Taxes Are an Antidote to Aid Dependence and a Solution to Sustainable Growth Says United Nations Official during GFDD’s Global Roundtable

August 7, 2013

Michael Lennard, Chief of International Tax Cooperation and Trade in the Financing for Development Office (FfDO) of the United Nations, joined GFDD at its broadcast program for an interesting discussion on international tax matters, and asserted that taxes are an antidote to aid dependence and a solution to sustainable growth.

Too often, taxation is seen as a complicated and obsolete science, only grasped by specialists. This Global Roundtable reminds us
that taxes are a tangible solution for sustainable growth since they provide governments with the funds needed to invest in development, relieve poverty and deliver public services.

As an example on how tangible tax matters are, Mr. Lennard introduces, explains and illustrates the concepts
of Transfer Pricing and of Double Tax Treaties, two major regulations that constitute an important legal framework for international exchanges of goods and services.

Indeed, rapid advances in technology, transportation and communication have given rise to a large number of multinational enterprises (MNEs), which have the flexibility to place their enterprises and activities anywhere in the world. This explains why a significant volume of global trade nowadays consists of
international transfers of goods and services, capital (such as money) and intangibles (such as intellectual property) within an MNE group; such transfers are called “intra-group transactions” and they account for more than 30 % of all international transactions.

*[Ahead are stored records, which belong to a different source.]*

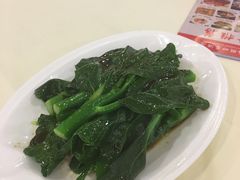 -新梅园不夜粥(龙华店)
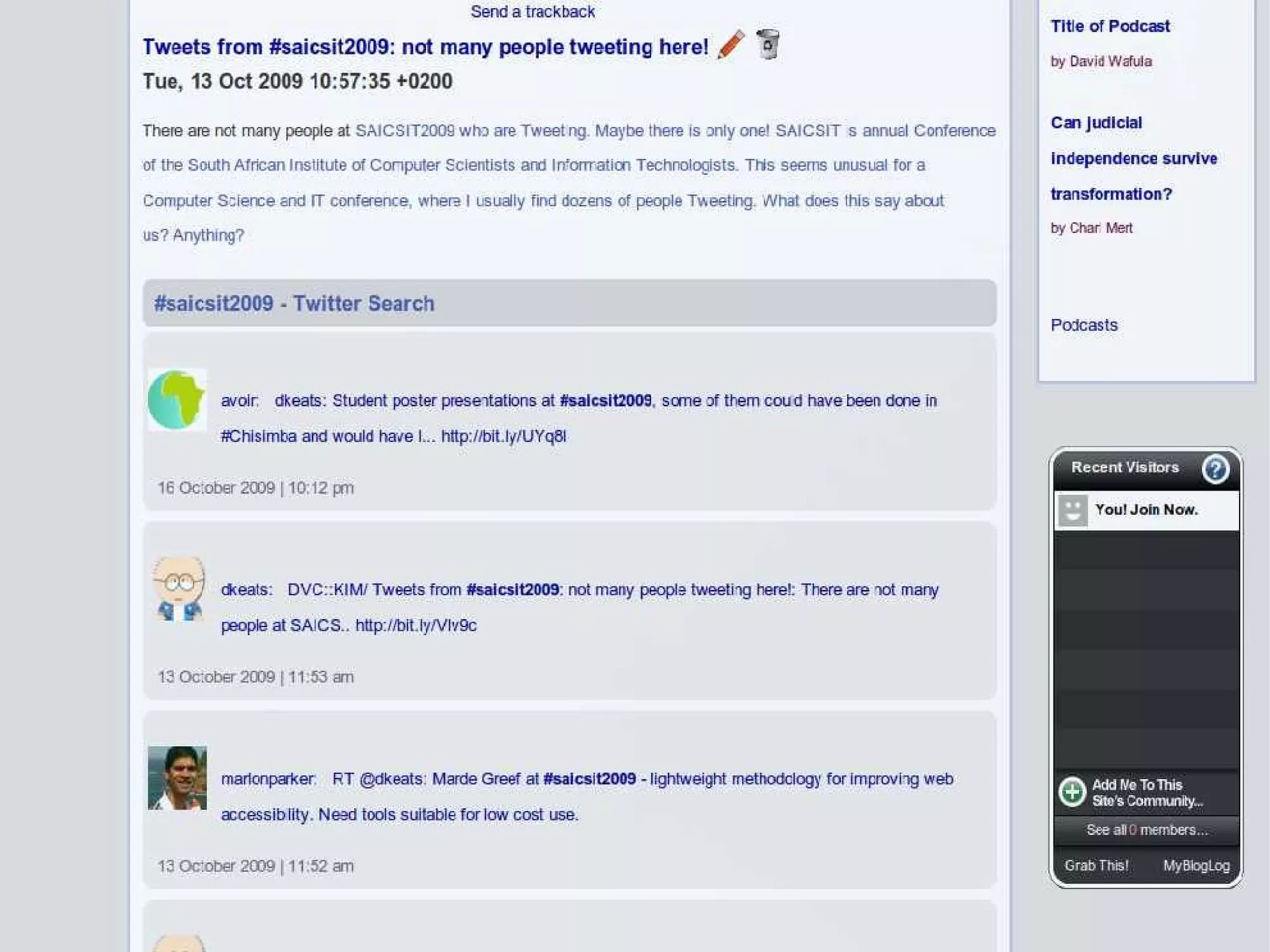 Synergy Collaboration Value Value 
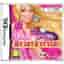 Barbie: Jet, Set & Style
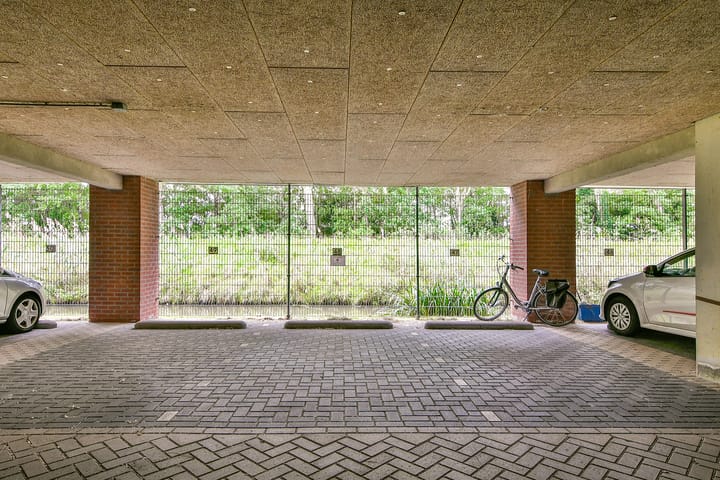 Foto 31 van Vesting 26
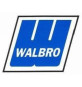 Walbro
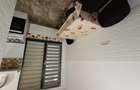 Inchiriez apartament 2 camere langa Universitatea Ovidius. - 7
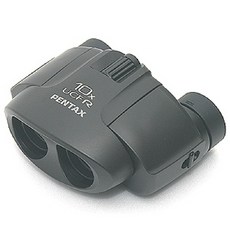 71fd5ec11b6eb13ac4677ed595277658fd6e7050acf06caaa1b29c1fe480.jpg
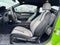 2017 Honda Civic LX PRIOR SALVAGE TITLE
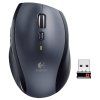 LOGITECH Marathon Mouse M705 black 910-001949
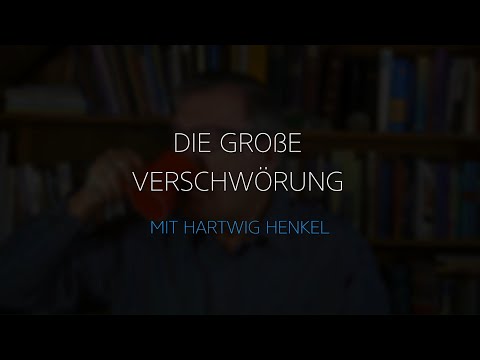 Videovorschau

Put simply “Transfer Pricing is the price at which multinationals conduct transactions within them.”

Michael Lennard
also introduced to our audience the concept of Double Tax Treaties, which are bilateral agreements between two countries that avoid double taxation on the same declared income and enhance the countries investment policies.

As Mr. Lennard explained, there are two major global institutions working on Transfer Pricing, Double Tax Treaties and other tax matters. The first is, the Organization for Economic Co-operation and Development (OECD), where Lennard previously worked as a tax treaty advisor and the second is the United Nations (UN), where he is currently working as the head of the tax department.

Together, these two organizations are
the source for most of the over 2,500 tax treaties currently in force. Both institutions work on creating an effective set of tools to encourage all interested organizations operating in the tax field to work together. Nevertheless, as Mr. Lennard pointed out, the two organizations have a different but complementary approach to taxation, which causes a tendency for the UN Model to be relied on more by developing countries, while developed nations depend
more on the OECD Model.

After illustrating with concrete examples the bipolarity of the taxation environment, Michael Lennard also talked about civil society’s role and how new bridges between NGO’s and experts committees are being built through international forums. To demonstrate this he mentioned GFDD and FUNGLODE’s participation at the last expert group meeting on extractive industry taxation, in which Germania Montas gave the keynote
address, and encouraged us to continue active participation in this inclusive process.